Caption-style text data
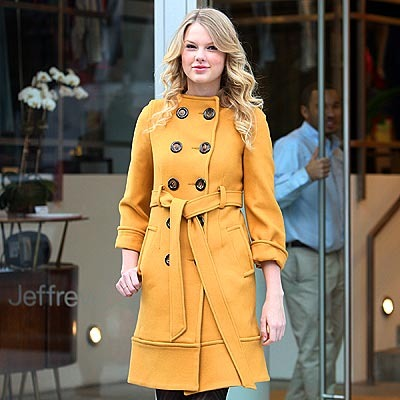 Taylor Swift in a sunny yellow coat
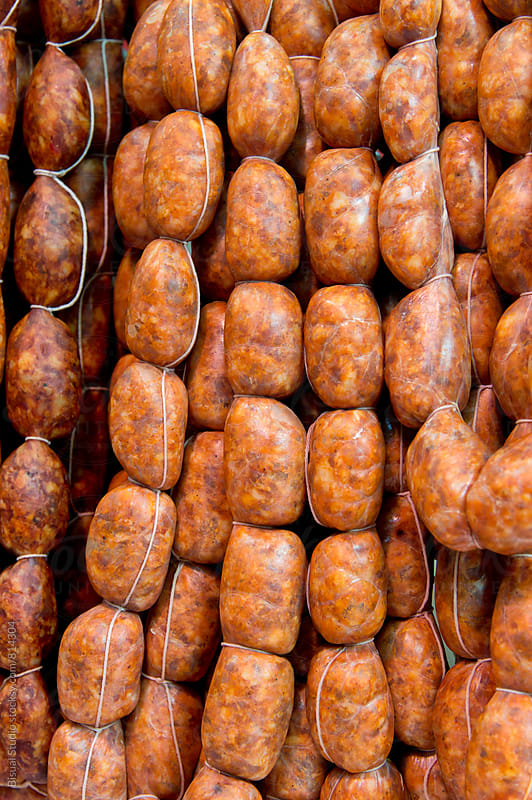 Chorizos hanging at the market by Bisual Studio for Stocksy United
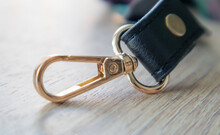Swivel Carabiner Fastener With Leather Black Bag Strap On A Wooden Background. Metal Carabiner With Swivel Clip Or Hook. Small Gold Fittings Close-up In Selective Focus.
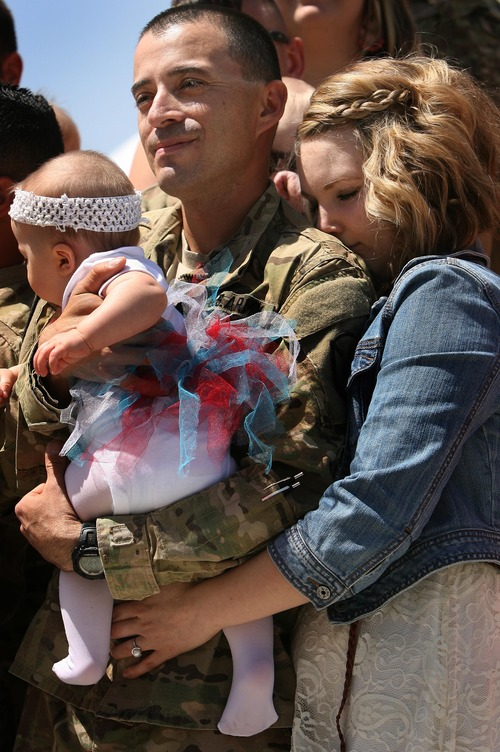 Leah Hogsten  |  The Salt Lake Tribune Bethany Perea hugs her husband, Spc. Matt Perea, holding his 8-month-old daughter, Sienna, for the first time. Twenty-seven babies, 23 single births and two sets of twins were born to wives of returning soldiers of the Utah National Guard's 624th Engineer Company, 1457th Engineer Battalion,Thursday, April 25, 2013, during their 10-month deployment to Afghanistan.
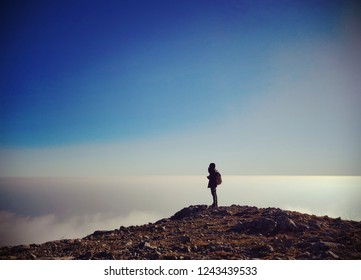 Silhouette of a lonely tourist on the top of a mountain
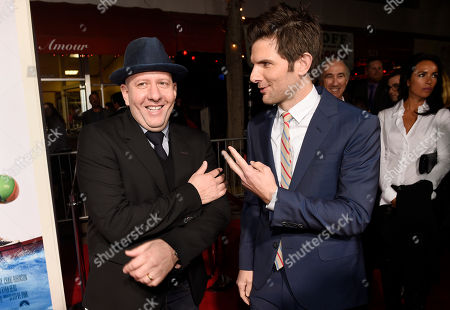 "Steve Pink, left, director of ""Hot Tub Time Machine 2,"" mingles with cast member Adam Scott at the premiere of the film at the Regency Village Theater, in Los Angeles"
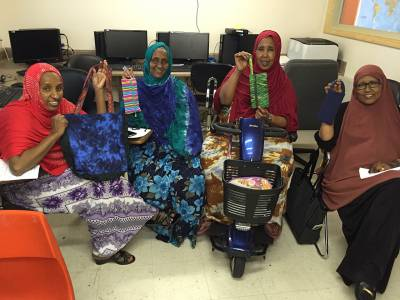 Participants in the Sewing Cooperative at Capital Park, showcase their products. (Photo courtesy of Capital Park)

WHAT THE TASK ASKS:
Please output all of the entries exactly as they appear, with no pictures.

TASK ANSWER:
 Taylor Swift in a sunny yellow coat
 Chorizos hanging at the market by Bisual Studio for Stocksy United
Swivel Carabiner Fastener With Leather Black Bag Strap On A Wooden Background. Metal Carabiner With Swivel Clip Or Hook. Small Gold Fittings Close-up In Selective Focus.
 Leah Hogsten  |  The Salt Lake Tribune Bethany Perea hugs her husband, Spc. Matt Perea, holding his 8-month-old daughter, Sienna, for the first time. Twenty-seven babies, 23 single births and two sets of twins were born to wives of returning soldiers of the Utah National Guard's 624th Engineer Company, 1457th Engineer Battalion,Thursday, April 25, 2013, during their 10-month deployment to Afghanistan.
 Silhouette of a lonely tourist on the top of a mountain
 "Steve Pink, left, director of ""Hot Tub Time Machine 2,"" mingles with cast member Adam Scott at the premiere of the film at the Regency Village Theater, in Los Angeles"
 Participants in the Sewing Cooperative at Capital Park, showcase their products. (Photo courtesy of Capital Park)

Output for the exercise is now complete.